You are also one of the few key-hole surgeons in the UK that can perform even the more complex procedures to an exceptional standard. What advantage does this have in Gynaecology?
Amongst doctors, gynaecologists have not always been considered to be particularly good surgeons so I have worked particularly hard to develop my surgical skills to the highest level. The more complex Laparoscopic (keyhole) surgery procedures I do are for advanced endometriosis, prolapse, fibroids and hysterectomy but laparoscopic techniques can be used for simpler procedures. The great advantages of this type of surgery are less pain, a shorter hospital stay, a quicker recovery and minimal scars. This combination is particularly important to women who are keen to get on with their lives and resume normal activity.
How do you keep your skill level consistent in the surgery?
Well, firstly my surgical and consultant work is consistent. I perform around 300 major and 400 minor operations a year.

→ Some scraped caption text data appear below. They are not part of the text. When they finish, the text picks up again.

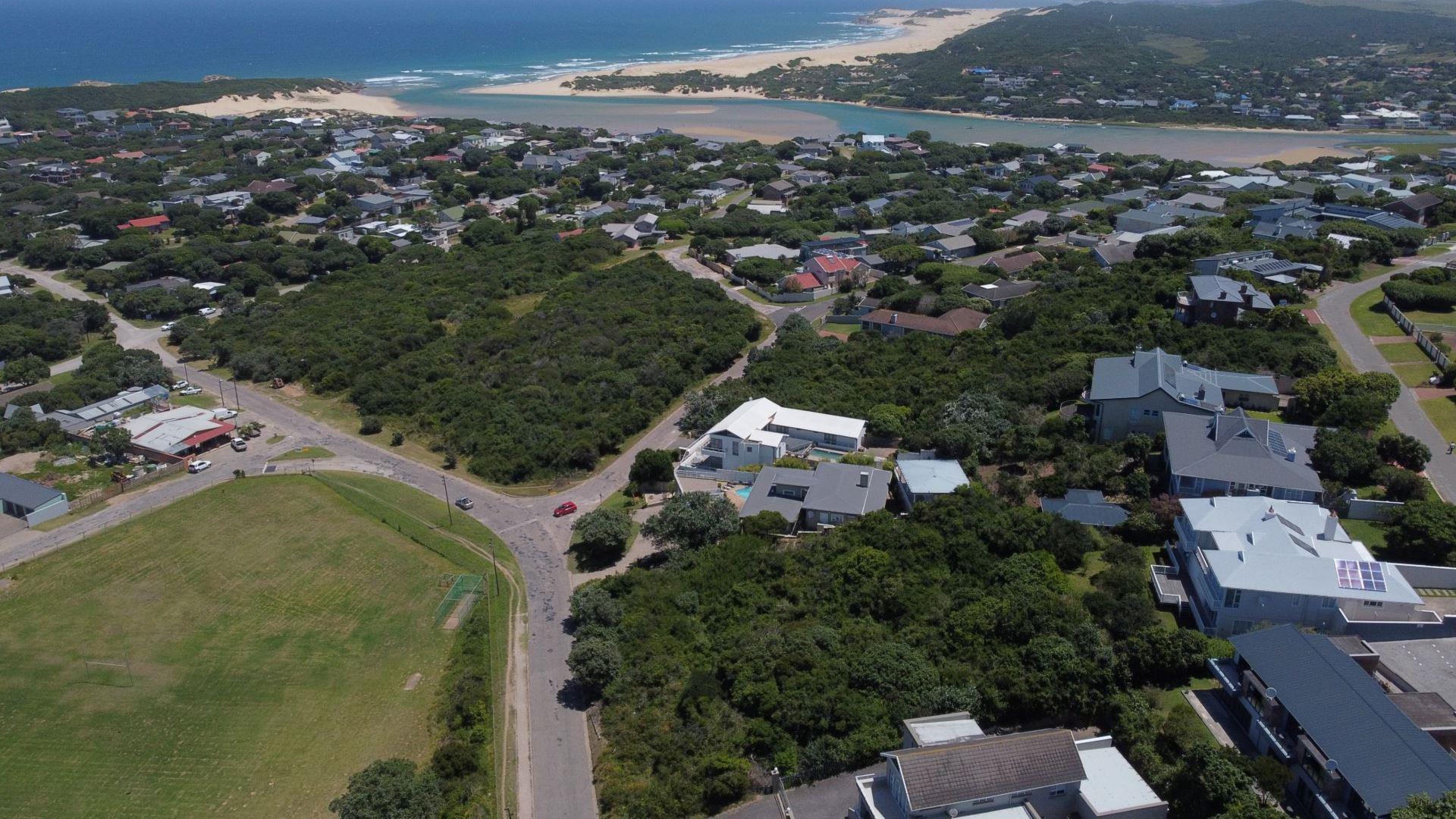 Vacant land / plot for sale in Kenton On Sea 45 Ocean Avenue P24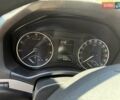Шкода Октавия 2009 в Запорожье на Automoto.ua Серый Шкода Октавия, объемом двигателя 1.8 л и пробегом 168 тыс. км за 8200 $, фото 9 на Automoto.ua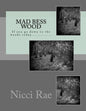 Mad Bess Wood - Paperback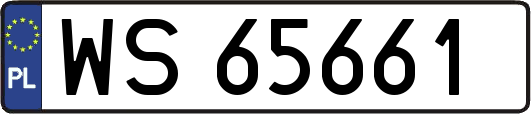 WS65661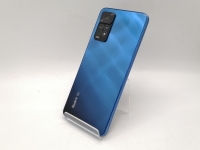 じゃんぱら-Xiaomi 国内版 【SIMフリー】 Redmi Note 11 Pro 5G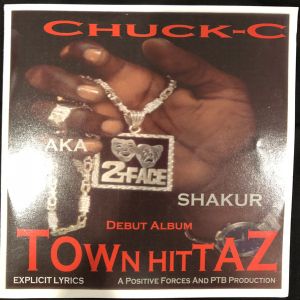 town-hittaz-600-605-0.jpg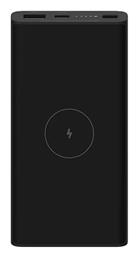 Xiaomi BHR5460GL 10000mAh 22.5W Μαύρο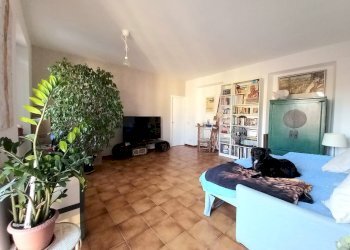 Foto 4 - Quadrilocale via fiume, Trezzo sull'Adda - foto 4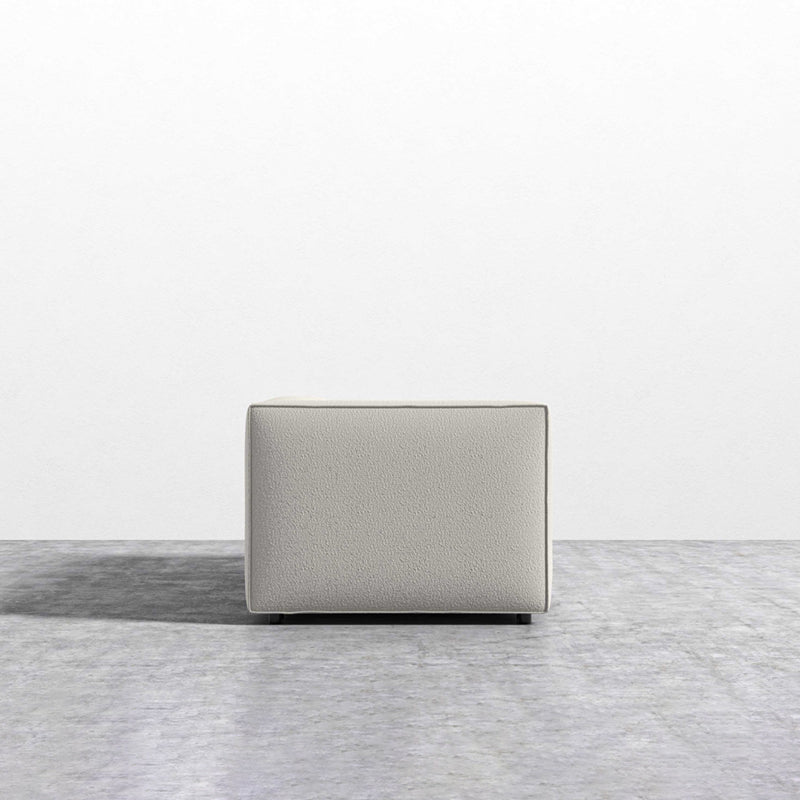 多人掛けソファ|北欧風 シンプルデザイン スタリッシュ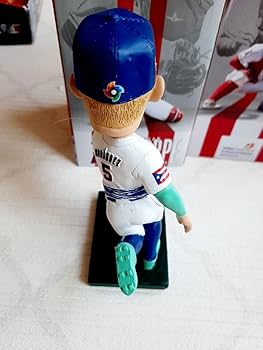 Amazon.co.jp: ロサンゼルス ドジャース キケヘルナンデス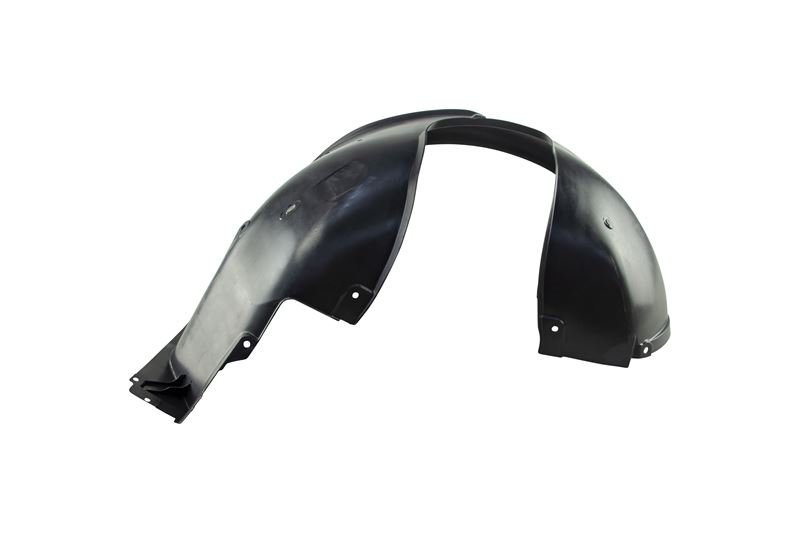 Кожух Колесной Ниши Л Пд
 BMW 51718159423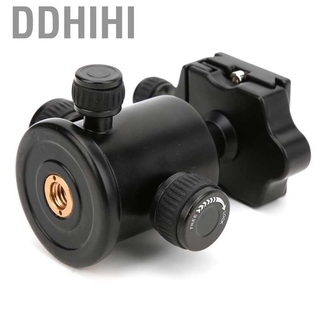 Đầu bi Ball Head Beike BK-03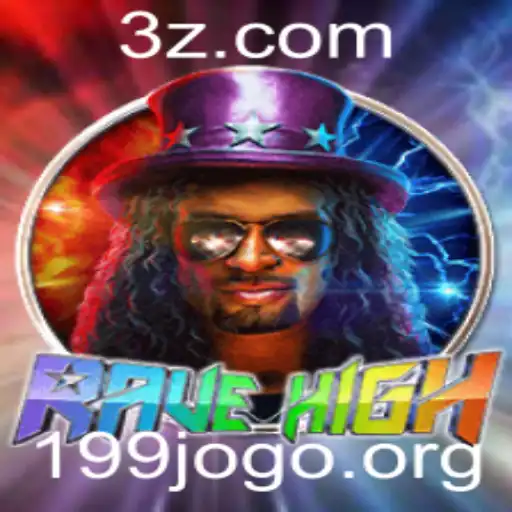 Descubra o Inovador Jogo RaveHigh: Um Mergulho no Mundo da Diversão e Desafios Interativos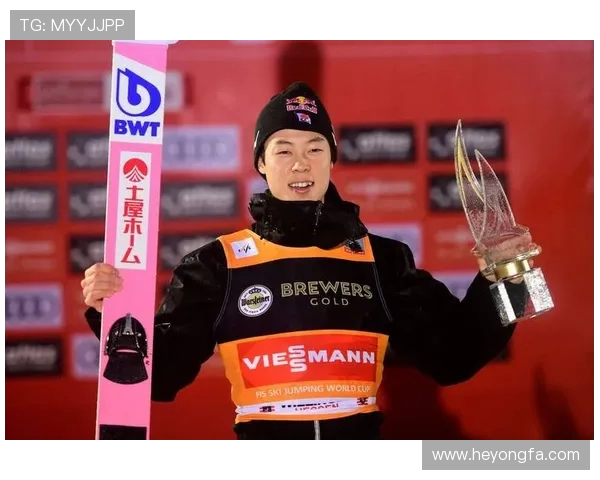 南京滑板队在极限运动世界杯积分榜中以53分稳居第一位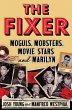 The Fixer (eBook, ePUB) - Bild 1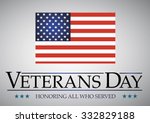 Veterans day activities for first grade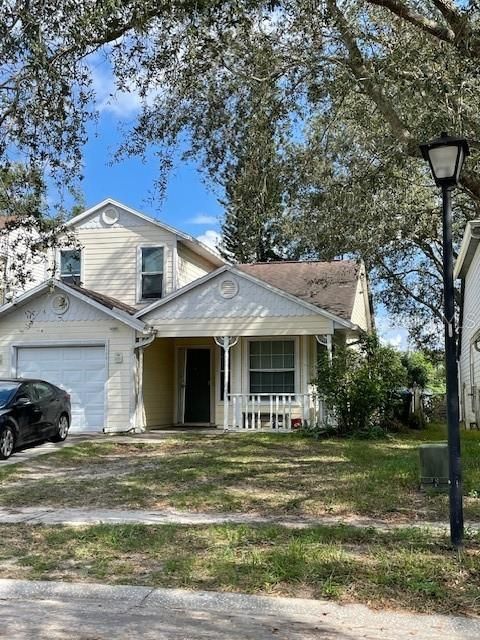 For Sale: $315,000 (3 beds, 2 baths, 1453 Square Feet)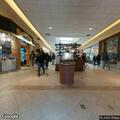 Person ill at Patrick Henry Mall in Newport News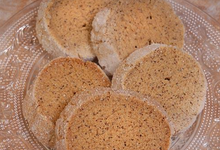  Diamants Café ~ 200 g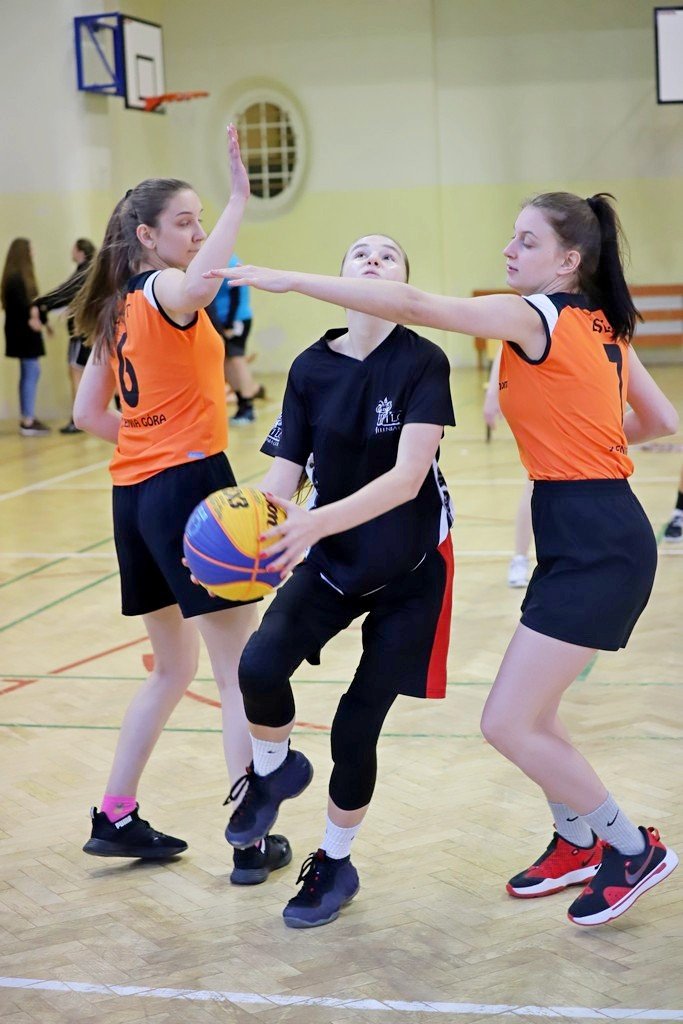 koszykowka-3x3-dziewczat-dla-zsoit-101159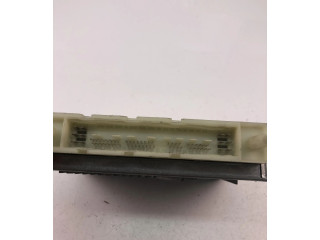 Блок управления 09480761   Volvo V70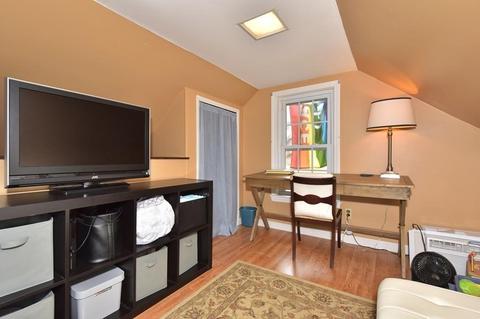 39 Elmwood St, Maynard, MA 01754 photo 34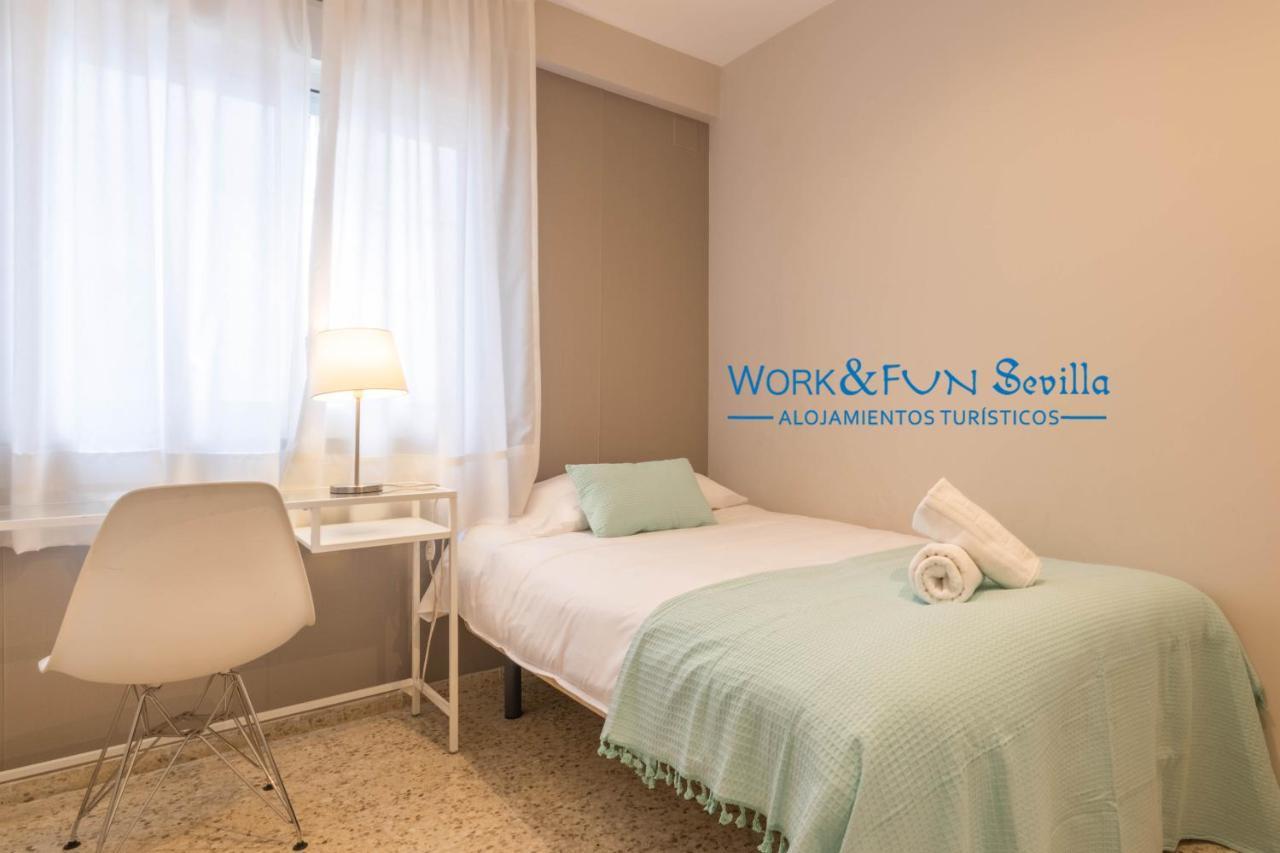 Apartamento Maravilla En Centro *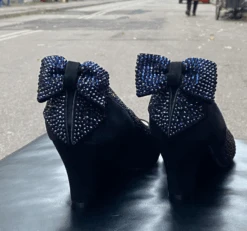 Lola Ramona Ava Blanche -Fashion Shoe Store AvaBlanche5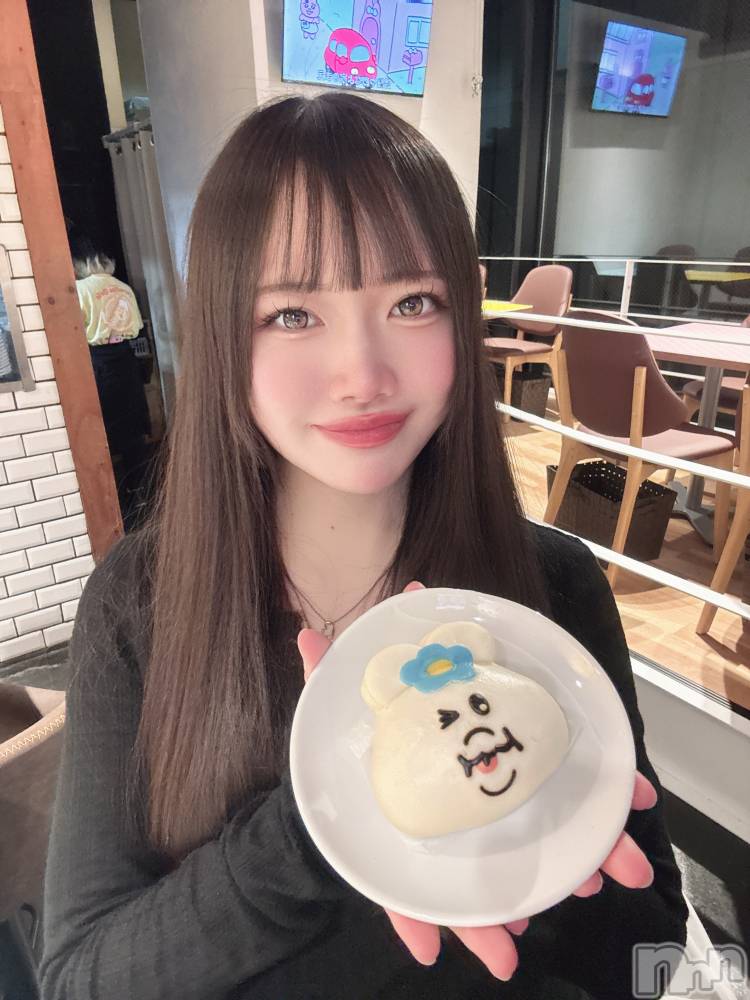 ��Į����Х��顦�����CLUB GRAND(����֥����) ����12��16���̥�֥����ֽ����Ƥ���������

I continue to practice in the NHS and take part in a continuing medical education programme (CME) from the Royal College of Obstetricians and Gynaecologists (RCOG). I run the Tertiary Referral Service for Endometriosis at the Homerton and we have to submit audited results each year to the British Society for Endoscopy. I also lecture and teach surgical skills both in the UK and abroad in Scandinavia and South Africa. I also attend and present at national and international meetings to ensure that I am up to date in my opinions and practice.